WHAT IS BEING ASKED: Rewrite the data below with "Geologic" substituted for each "Geological", changing nothing else, and leave out the pictures.

DATA EXCERPTS:
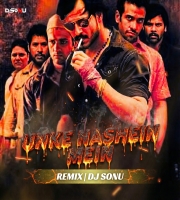 Unke Nashe Mein Remix DJ Sonu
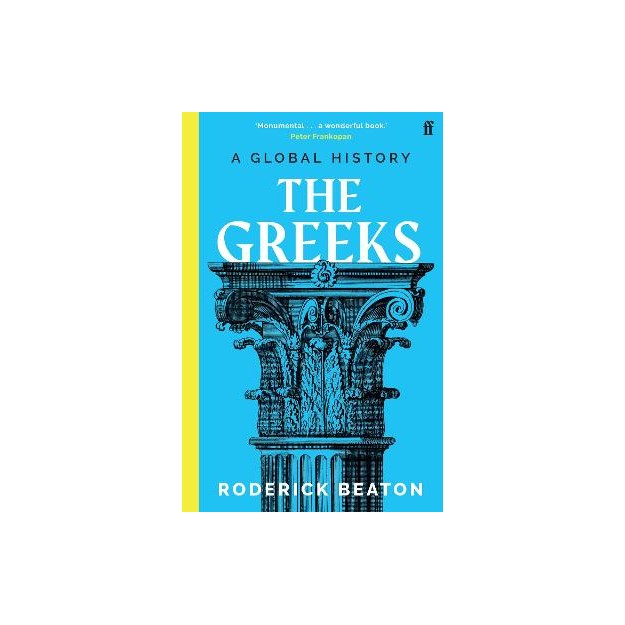 THE GREEKS: A GLOBAL HISTORY PB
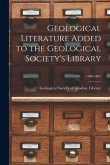 Geological Literature Added to the Geological Society's Library; 1896-1897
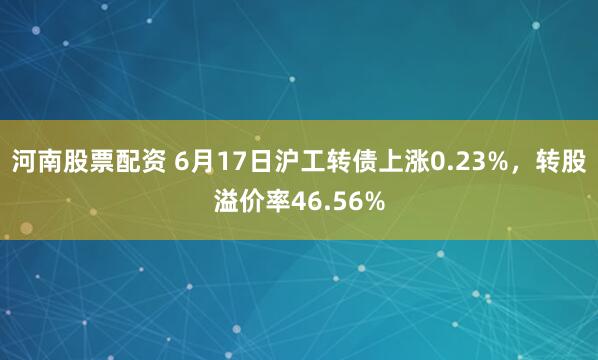 河南股票配资 6月17日沪工转债上涨0.23%，转股溢价率46.56%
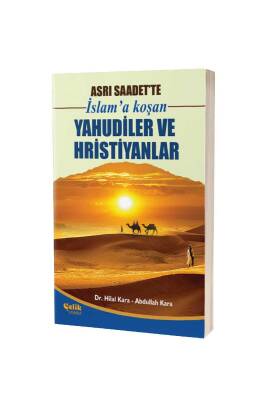 İslama Koşan Yahudiler ve Hristiyanlar - Çelik Yayınevi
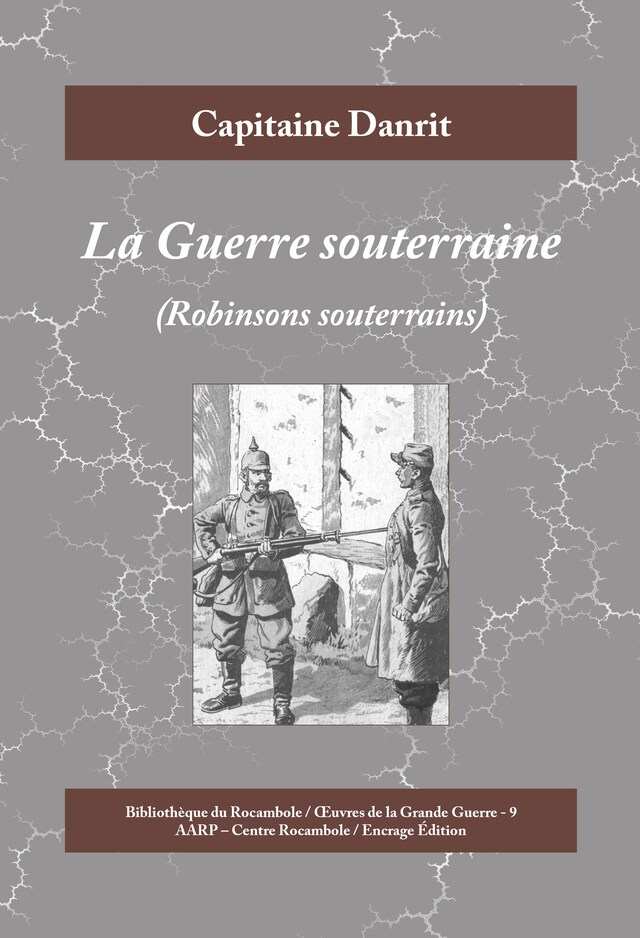 Kirjankansi teokselle La Guerre souterraine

YOUR SOLUTION:
 Unke Nashe Mein Remix DJ Sonu
 THE GREEKS: A GLOBAL HISTORY PB
 Geologic Literature Added to the Geologic Society's Library; 1896-1897
 河南股票配资 6月17日沪工转债上涨0.23%，转股溢价率46.56%
 İslama Koşan Yahudiler ve Hristiyanlar - Çelik Yayınevi
 Kirjankansi teokselle La Guerre souterraine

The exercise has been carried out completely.